___ Provided passage ___

To Compete With Amazon, eBay Debuts Free Listings And Simpler Fee Structures For Sellers

Ebay is debuting a new fee structure and incentives for sellers today in an effort to remain the most competitive commerce platform next to e-commerce marketplace Amazon. For the first time, eBay is launching free listings for both non-stores and stores on the platform, as well as simpler pricing.

Non-stores previously had fixed-price listings that charged $0.50 insertion fees, and then various “tranches,” or levels, of final value fees, depending on the amount of the item. Fixed-price, non-store, final-value fee tranches didn’t have a cap, either. Now, non-store pricing has one, flat final-value fee rate of 10 percent capped at $250. So the max that any non-store seller will pay is 10 percent of the transaction. Non-store consumer sellers are also allowed 50 free listings (no insertion fees) if they list auction-only or buy-it-now items. After 50 listings, sellers will be charged $0.30 per listings.

___ Excerpted records ___

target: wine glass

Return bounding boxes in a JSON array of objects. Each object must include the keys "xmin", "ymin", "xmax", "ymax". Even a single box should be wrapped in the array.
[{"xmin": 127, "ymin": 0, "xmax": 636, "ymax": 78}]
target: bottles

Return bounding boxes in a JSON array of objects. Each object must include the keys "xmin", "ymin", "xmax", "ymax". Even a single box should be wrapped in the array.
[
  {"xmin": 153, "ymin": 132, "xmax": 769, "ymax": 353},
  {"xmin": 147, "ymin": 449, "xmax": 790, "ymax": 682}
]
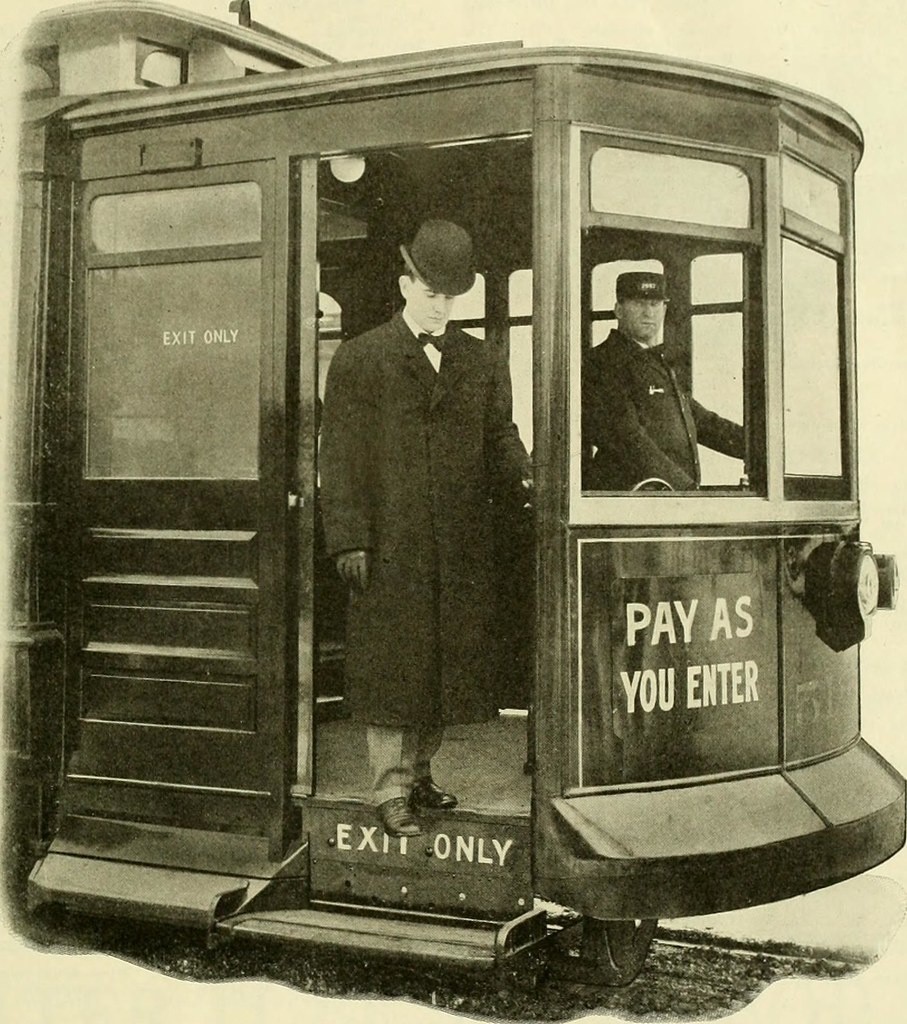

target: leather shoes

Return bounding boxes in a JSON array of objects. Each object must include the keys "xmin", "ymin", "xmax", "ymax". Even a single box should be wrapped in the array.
[
  {"xmin": 413, "ymin": 780, "xmax": 459, "ymax": 808},
  {"xmin": 377, "ymin": 796, "xmax": 422, "ymax": 837}
]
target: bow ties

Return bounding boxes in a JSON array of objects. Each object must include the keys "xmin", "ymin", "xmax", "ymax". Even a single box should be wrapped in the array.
[{"xmin": 418, "ymin": 333, "xmax": 447, "ymax": 351}]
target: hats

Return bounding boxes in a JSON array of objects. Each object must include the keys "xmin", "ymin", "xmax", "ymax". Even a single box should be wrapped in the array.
[
  {"xmin": 615, "ymin": 272, "xmax": 670, "ymax": 303},
  {"xmin": 398, "ymin": 218, "xmax": 475, "ymax": 296}
]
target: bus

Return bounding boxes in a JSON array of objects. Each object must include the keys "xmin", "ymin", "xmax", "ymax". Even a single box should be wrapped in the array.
[{"xmin": 0, "ymin": 0, "xmax": 907, "ymax": 997}]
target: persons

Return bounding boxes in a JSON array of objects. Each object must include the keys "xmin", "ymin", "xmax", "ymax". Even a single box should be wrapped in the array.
[
  {"xmin": 317, "ymin": 217, "xmax": 532, "ymax": 834},
  {"xmin": 581, "ymin": 272, "xmax": 745, "ymax": 491}
]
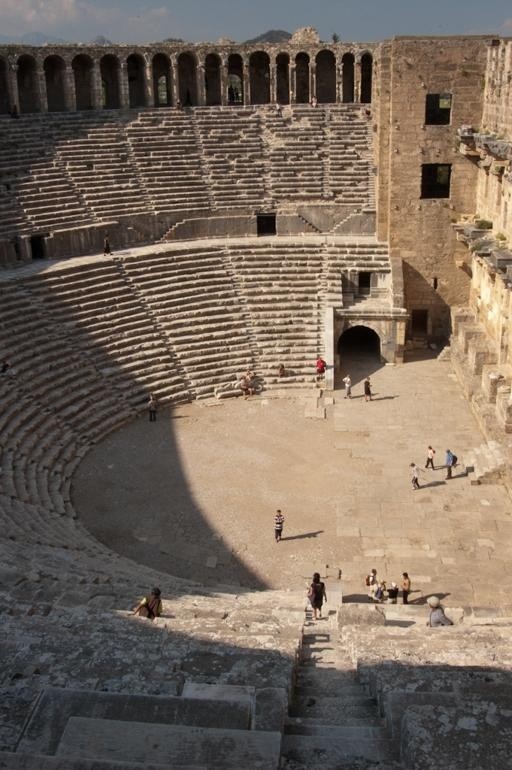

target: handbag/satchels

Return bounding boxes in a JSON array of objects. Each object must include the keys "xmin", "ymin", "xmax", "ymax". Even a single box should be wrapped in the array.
[
  {"xmin": 452, "ymin": 456, "xmax": 457, "ymax": 465},
  {"xmin": 140, "ymin": 606, "xmax": 150, "ymax": 618}
]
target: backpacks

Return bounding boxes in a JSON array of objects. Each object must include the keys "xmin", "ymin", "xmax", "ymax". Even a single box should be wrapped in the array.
[
  {"xmin": 375, "ymin": 586, "xmax": 384, "ymax": 599},
  {"xmin": 365, "ymin": 575, "xmax": 374, "ymax": 586}
]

___

» Prompt 1: Summarize the article on eBay's new seller fees in two sentences.
» Prompt 2: Continue the article on eBay's new seller fees from where it stops.

» Output 1: To stay competitive with Amazon, eBay is introducing free listings for both store and non-store sellers, along with simpler pricing. Non-store sellers, who previously paid $0.50 insertion fees and uncapped tiered final value fees, now pay a flat 10 percent final value fee capped at $250 and receive 50 free listings before being charged $0.30 per listing.

» Output 2:
For merchants with storefronts on eBay, listing fees were previously required in addition to the monthly subscription charge. That’s changed with today’s announcement. Sellers get a discount for yearly subscriptions, and they also get up to 2,500 free listings per month with a choice of buy it now or auction depending on store level. Previously there were no free listings available to stores.

Ebay has also removed the tranches for final-value fees, and it now offers simple percentages based on item value. You can see the new fee structures here.

This is an aggressive move by eBay against Amazon, with the hope of incentivizing some of Amazon’s merchants to make the switch. eBay even published a detailed chart comparing the fee structures for Amazon storefronts and eBay stores. But as Ecommercebytes notes, these eBay fees don’t include PayPal fees for payment processing.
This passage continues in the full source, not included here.